I waited. Her tapping got faster and faster until finally she spat the words out as if they’d been stuck in her teeth. “I wanted to tell you that … I was wrong. I shouldn’t have tried to stop you from coming. I shouldn’t have sent you away at all.” She took a very large sip of her wine before rushing through the rest. “If you hadn’t been here, Amelia wouldn’t be here, and it would have made Fae very sad for their wedding. Now I can’t help but wonder if I hadn’t sent you away, if Laurelie, your father—”

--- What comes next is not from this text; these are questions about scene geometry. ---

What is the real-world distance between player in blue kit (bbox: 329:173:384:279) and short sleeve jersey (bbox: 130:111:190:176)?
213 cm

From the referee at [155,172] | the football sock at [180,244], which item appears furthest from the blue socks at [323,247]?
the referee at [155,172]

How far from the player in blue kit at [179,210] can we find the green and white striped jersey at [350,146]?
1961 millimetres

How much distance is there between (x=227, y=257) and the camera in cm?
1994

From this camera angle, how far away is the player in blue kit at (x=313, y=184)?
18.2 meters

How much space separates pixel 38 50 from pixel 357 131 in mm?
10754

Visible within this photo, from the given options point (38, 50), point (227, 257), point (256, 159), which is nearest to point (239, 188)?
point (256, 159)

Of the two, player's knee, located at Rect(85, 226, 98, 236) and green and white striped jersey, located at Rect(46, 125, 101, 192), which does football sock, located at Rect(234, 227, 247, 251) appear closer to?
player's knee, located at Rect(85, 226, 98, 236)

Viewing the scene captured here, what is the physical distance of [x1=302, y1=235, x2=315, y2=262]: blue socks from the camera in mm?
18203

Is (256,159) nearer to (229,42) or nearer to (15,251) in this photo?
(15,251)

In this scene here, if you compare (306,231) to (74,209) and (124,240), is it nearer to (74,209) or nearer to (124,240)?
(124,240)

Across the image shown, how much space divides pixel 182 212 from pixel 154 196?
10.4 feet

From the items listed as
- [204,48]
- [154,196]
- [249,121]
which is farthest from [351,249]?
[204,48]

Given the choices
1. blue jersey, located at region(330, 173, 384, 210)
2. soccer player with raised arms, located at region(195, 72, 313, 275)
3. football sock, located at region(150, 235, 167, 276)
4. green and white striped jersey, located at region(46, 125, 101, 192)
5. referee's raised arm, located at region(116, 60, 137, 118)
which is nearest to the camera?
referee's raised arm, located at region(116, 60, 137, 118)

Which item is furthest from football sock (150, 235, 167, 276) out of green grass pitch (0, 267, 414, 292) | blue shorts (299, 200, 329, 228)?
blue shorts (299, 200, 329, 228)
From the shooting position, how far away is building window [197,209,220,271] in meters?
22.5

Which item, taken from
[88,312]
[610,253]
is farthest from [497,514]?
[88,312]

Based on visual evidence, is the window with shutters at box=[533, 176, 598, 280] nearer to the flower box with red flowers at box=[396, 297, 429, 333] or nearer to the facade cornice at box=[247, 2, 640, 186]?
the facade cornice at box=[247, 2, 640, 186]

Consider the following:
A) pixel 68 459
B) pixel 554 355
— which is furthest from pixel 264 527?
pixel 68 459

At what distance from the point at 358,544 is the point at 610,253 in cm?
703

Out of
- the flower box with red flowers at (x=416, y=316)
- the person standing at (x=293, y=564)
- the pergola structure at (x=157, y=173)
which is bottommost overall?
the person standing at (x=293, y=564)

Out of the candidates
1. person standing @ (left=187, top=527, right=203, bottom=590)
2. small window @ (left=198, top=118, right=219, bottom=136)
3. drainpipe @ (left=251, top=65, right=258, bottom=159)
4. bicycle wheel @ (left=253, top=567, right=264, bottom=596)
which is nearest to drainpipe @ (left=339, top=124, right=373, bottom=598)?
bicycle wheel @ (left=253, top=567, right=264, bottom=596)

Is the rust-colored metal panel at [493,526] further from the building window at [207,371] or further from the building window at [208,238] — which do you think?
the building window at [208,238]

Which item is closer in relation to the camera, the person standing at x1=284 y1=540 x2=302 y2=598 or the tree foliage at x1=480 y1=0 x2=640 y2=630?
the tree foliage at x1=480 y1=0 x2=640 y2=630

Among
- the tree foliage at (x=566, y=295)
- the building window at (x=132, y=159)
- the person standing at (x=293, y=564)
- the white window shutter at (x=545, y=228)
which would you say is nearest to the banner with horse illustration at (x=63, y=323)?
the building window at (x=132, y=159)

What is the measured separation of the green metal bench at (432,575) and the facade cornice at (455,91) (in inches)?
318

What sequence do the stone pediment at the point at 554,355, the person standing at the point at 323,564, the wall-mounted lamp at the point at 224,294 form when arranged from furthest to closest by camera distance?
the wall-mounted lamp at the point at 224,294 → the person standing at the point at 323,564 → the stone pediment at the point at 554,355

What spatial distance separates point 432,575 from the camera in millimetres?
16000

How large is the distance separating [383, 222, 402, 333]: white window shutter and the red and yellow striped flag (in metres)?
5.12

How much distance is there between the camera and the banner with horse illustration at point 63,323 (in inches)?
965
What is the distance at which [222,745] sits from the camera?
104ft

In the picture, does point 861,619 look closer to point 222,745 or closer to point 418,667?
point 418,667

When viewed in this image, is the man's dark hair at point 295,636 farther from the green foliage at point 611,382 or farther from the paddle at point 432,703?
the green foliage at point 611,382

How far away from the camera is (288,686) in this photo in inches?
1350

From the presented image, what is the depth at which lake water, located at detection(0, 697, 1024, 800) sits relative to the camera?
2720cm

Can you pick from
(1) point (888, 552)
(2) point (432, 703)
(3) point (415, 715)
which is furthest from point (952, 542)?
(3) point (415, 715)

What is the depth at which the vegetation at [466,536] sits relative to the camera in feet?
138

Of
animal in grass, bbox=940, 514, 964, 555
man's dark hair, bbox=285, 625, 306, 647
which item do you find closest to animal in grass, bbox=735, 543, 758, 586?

“I don’t think I’d have been able to save them,” I said. “I was sixteen.”

“Yes, well, we’ll never know now, will we? I just wanted to say that. That I’msorry.”

My mother had never apologized to me. It shocked me so much I didn’t say anything back until Kessian gave me a nudge under the table.

“It’s okay,” I said.

All the tension went out of her. Not with relief. She almost looked defeated. “That’s all? Just, ‘It’s okay.’ I sometimes wonder if it bothered you at all being sent away, or if you didn’t really care for us as your family. Did you even want to be here?”

After the apology, I was unprepared for the hidden knife of her follow-up, and perhaps I’d have seen it as a malicious attempt to hurt me before, but her words echoed Fae’s when I’d first arrived, and it brought me up short.

I’d taken too long to formulate a response. Mum was rising from the table.

“He does care,” Kessian said. “He cares deeply. He stayed away to protect you, not because he didn’t want to be here. He came back to try and fix things. He loves you all. I can see it. You can see it, too, in his actions rather than his words.”

I could hardly contain the dam of feeling welling up in me at being understood. He hadn’t known me long, but he spoke whatever strange language I did, the kind my family struggled to interpret.

Mum stood agape for a moment.

“It’s true,” I said. “I’m not good with words but I do—love you. And the whole family.”

For a second, she looked genuinely touched and happy. “Love you, too.” With a nod to Kessian, she said, “I’d better see you both on the dance floor later—Oh, unless you can’t?” She patted her mouth as if to shove the faux-pas back in there and trotted off with a quick, “Come by for Sunday roast sometime!”

“Sorry about that,” I murmured.

He hummed. “Honestly, I think I prefer that to people tiptoeing around it. Makes me feel less like the elephant in the room to at least be acknowledged as different, rather than awkwardly pretending we’re all the same, or that yoga will fix me. Though tonight I might have to kick off my shoes and stand on someone’s feet while he pilots me around the dance floor.”

I snorted. “That sounds fun, to be honest.”

“Did you want to?”

The song had turned slow. My heart ricocheted around like a stray bullet in my chest. “I’m not very good.”

“I didn’t ask if you were good, I asked if you wanted to dance.”

“With you?”

He bit his lip. “Yes?”

I got up. He’d started babbling. “So long as you don’t mind dancing with a guy who’s falling apart like a hard taco shell.”

I got on my knees and started unlacing his shoes. “Yes. I want to dance with you.” I held out my hand for him.

Kessian’s eyes glimmered as he took it. Kicking off his shoes, he leaned on me as I led him onto the dance floor.

Chapter 28

Ifelt several pairs of eyes burning the back of my neck as I tentatively held Kessian’s waist. He hung his cane on my elbow and, mischief sparkling in his eyes, stood on top of my shoes.